Collected data
_ _ _ _ _

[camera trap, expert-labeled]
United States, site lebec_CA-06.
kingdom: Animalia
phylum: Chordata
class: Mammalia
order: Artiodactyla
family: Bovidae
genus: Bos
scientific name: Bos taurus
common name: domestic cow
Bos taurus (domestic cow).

_ _ _ _ _

Task description
From the records above, extract every entry exactly as given.

Task result
[camera trap, expert-labeled]
United States, site lebec_CA-06.
kingdom: Animalia
phylum: Chordata
class: Mammalia
order: Artiodactyla
family: Bovidae
genus: Bos
scientific name: Bos taurus
common name: domestic cow
Bos taurus (domestic cow).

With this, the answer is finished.